> [Directions for this task]:
If a record holds a picture, omit that picture and copy everything else exactly.

> [Material shown]:
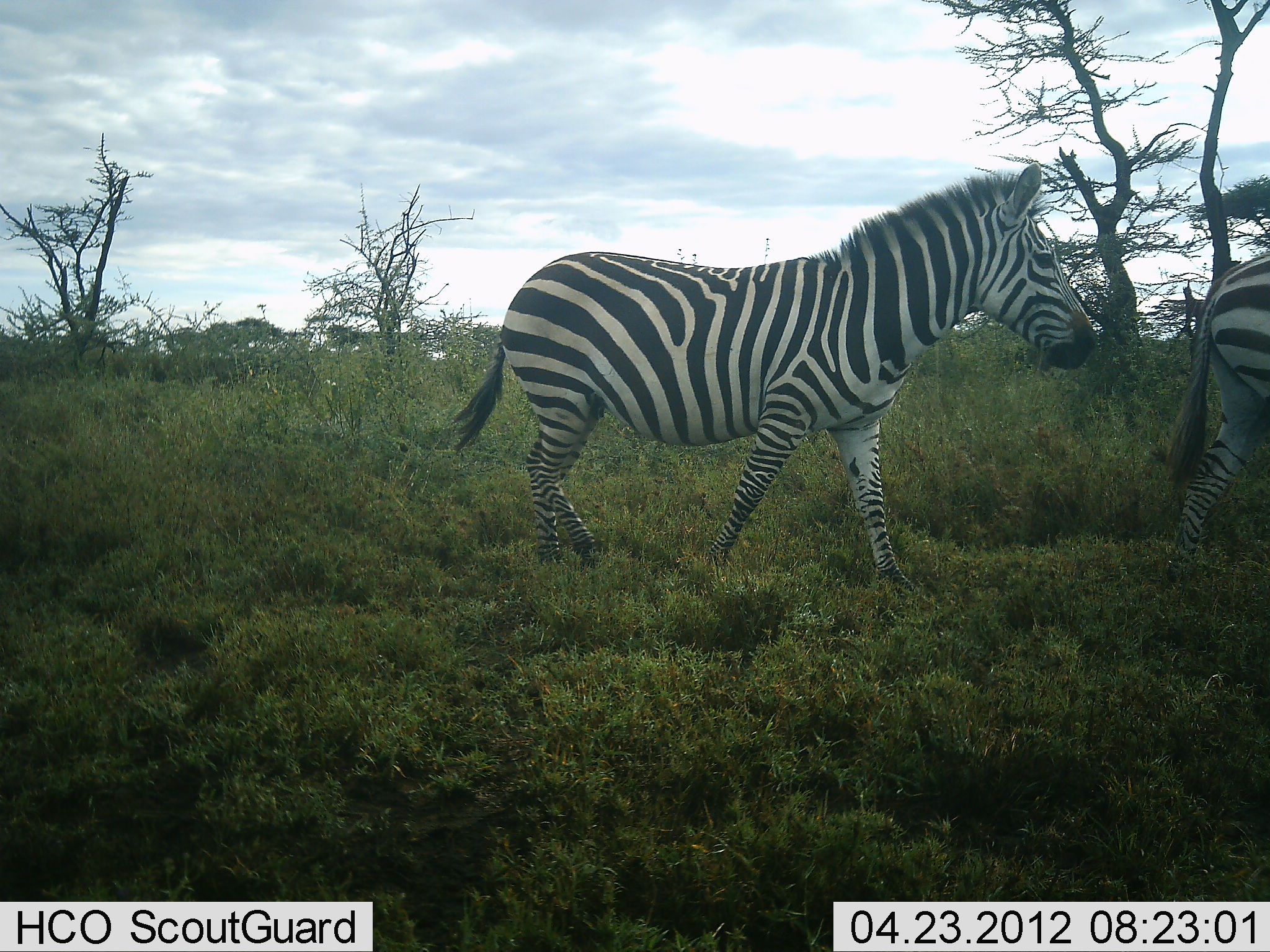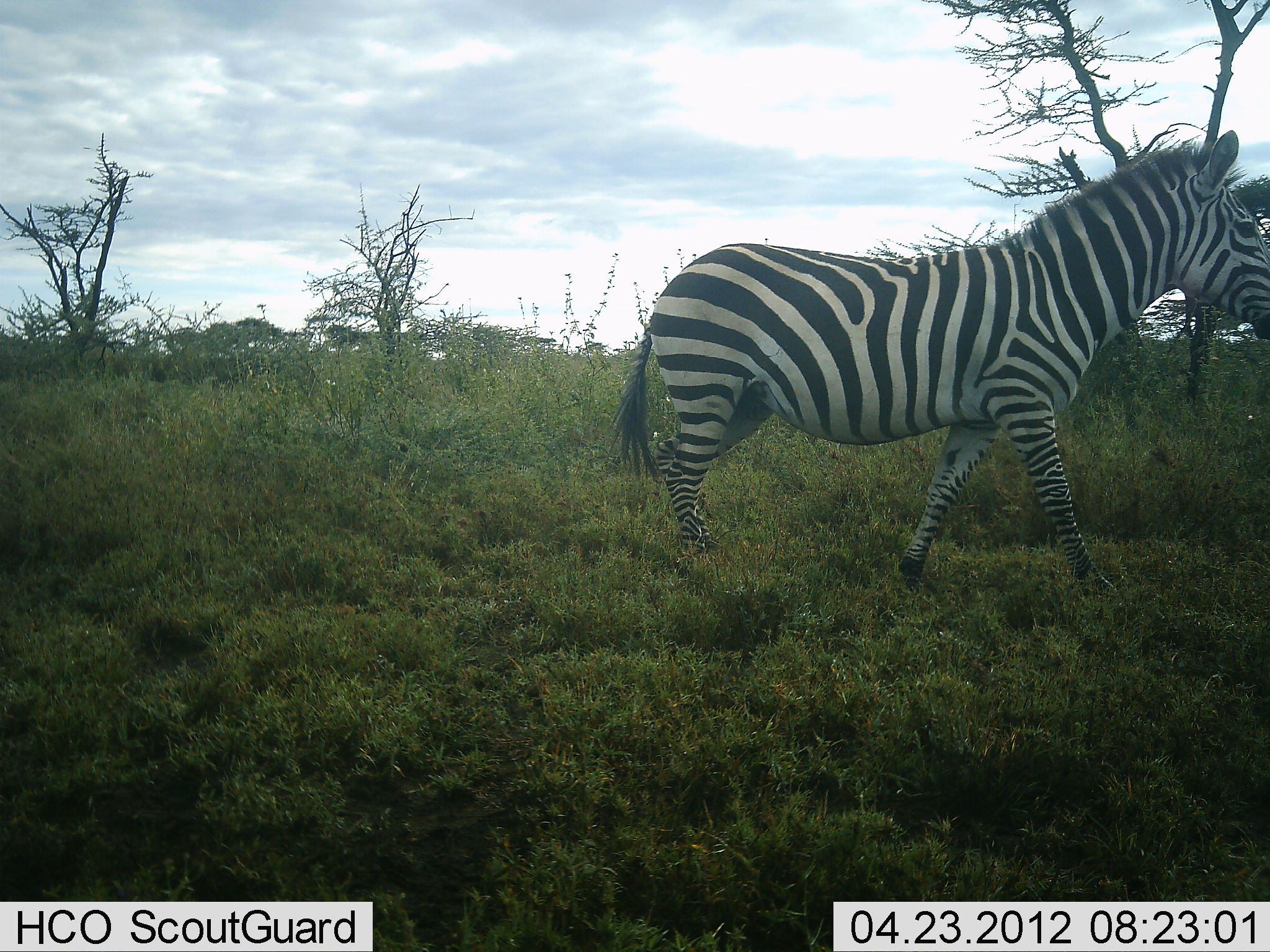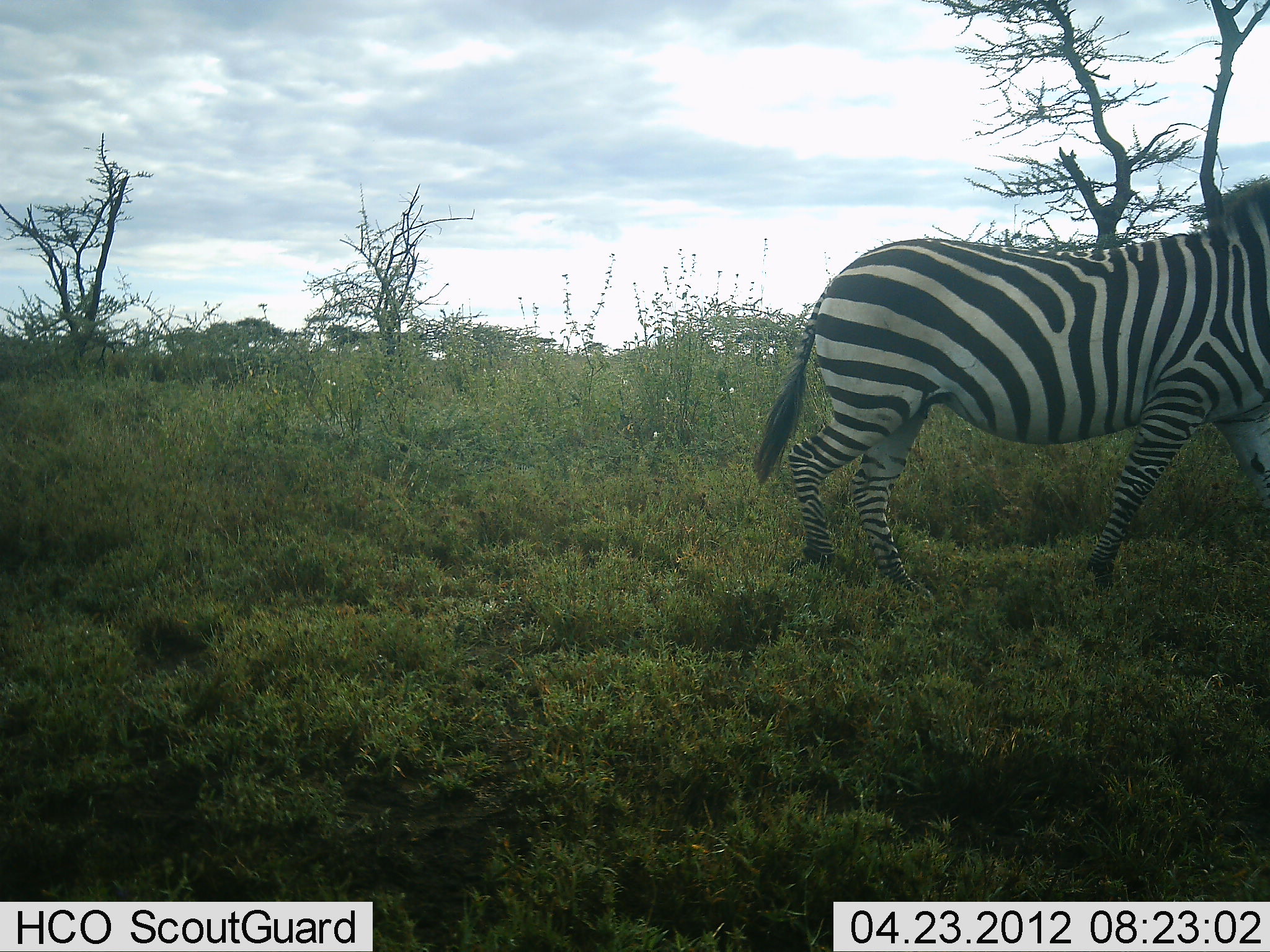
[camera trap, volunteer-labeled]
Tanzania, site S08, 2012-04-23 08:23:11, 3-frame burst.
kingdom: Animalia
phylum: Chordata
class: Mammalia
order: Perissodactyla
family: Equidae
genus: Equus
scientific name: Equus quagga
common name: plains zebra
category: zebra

> [Reply to the exercise]:
[camera trap, volunteer-labeled]
Tanzania, site S08, 2012-04-23 08:23:11, 3-frame burst.
kingdom: Animalia
phylum: Chordata
class: Mammalia
order: Perissodactyla
family: Equidae
genus: Equus
scientific name: Equus quagga
common name: plains zebra
category: zebra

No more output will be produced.